TEXTE EXTRAIT:
※
IV. L'ACTION DE LA GENDARMERIE HORS MÉTROPOLE
A. L'ACTION INTERNATIONALE ET EUROPÉENNE DE LA GENDARMERIE
La gendarmerie française est impliquée dans de nombreuses actions de coopération en matière de sécurité avec d'autres pays, en particulier dans le cadre européen.
Avec la police nationale, la gendarmerie nationale participe au réseau des attachés de sécurité intérieure au sein des missions diplomatiques françaises à l'étranger. Il y a actuellement une trentaine de gendarmes français positionnés comme attachés de sécurité intérieure ou attachés de sécurité intérieure adjoints.
La gendarmerie conduit également de nombreuses actions de coopération, notamment en Afrique ou en Europe, à travers des programmes de formation ou d'expertise, grâce en particulier à l'excellence des centres de formation technique.
※
EXTRAIT DES DONNÉES:

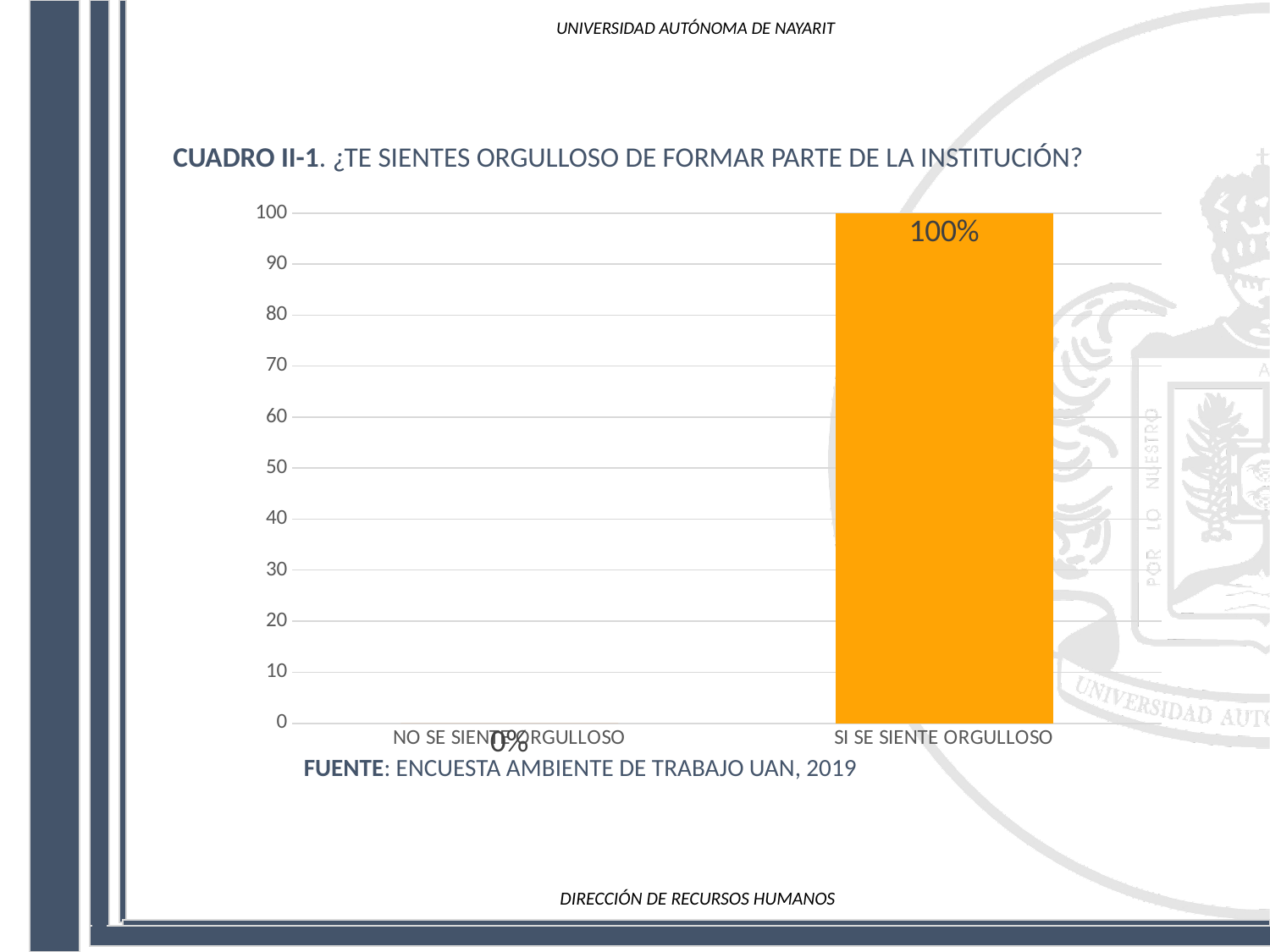
What kind of chart is shown on the slide? bar chart What is the value for SI SE SIENTE ORGULLOSO? 100% Which is larger, the value for SI SE SIENTE ORGULLOSO or the value for NO SE SIENTE ORGULLOSO? SI SE SIENTE ORGULLOSO What is the difference between the values for SI SE SIENTE ORGULLOSO and NO SE SIENTE ORGULLOSO? 100% Do the values rise or fall from left to right along the x axis? rise Is the value for SI SE SIENTE ORGULLOSO greater or less than 50? greater What is the source cited below the chart? ENCUESTA AMBIENTE DE TRABAJO UAN, 2019 Which category has the lowest value? NO SE SIENTE ORGULLOSO How many categories are shown on the x axis? 2 Which category has the highest value? SI SE SIENTE ORGULLOSO What is the title of the chart? CUADRO II-1. ¿TE SIENTES ORGULLOSO DE FORMAR PARTE DE LA INSTITUCIÓN? What is the value for NO SE SIENTE ORGULLOSO? 0%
※
CE QUI EST DEMANDÉ:
Recopiez le passage du texte sur l'action de la gendarmerie hors métropole qui va de « La gendarmerie conduit » à « de formation technique. ». Ces données ne sont pas nécessaires.

RÉPONSE PRODUITE:
La gendarmerie conduit également de nombreuses actions de coopération, notamment en Afrique ou en Europe, à travers des programmes de formation ou d'expertise, grâce en particulier à l'excellence des centres de formation technique.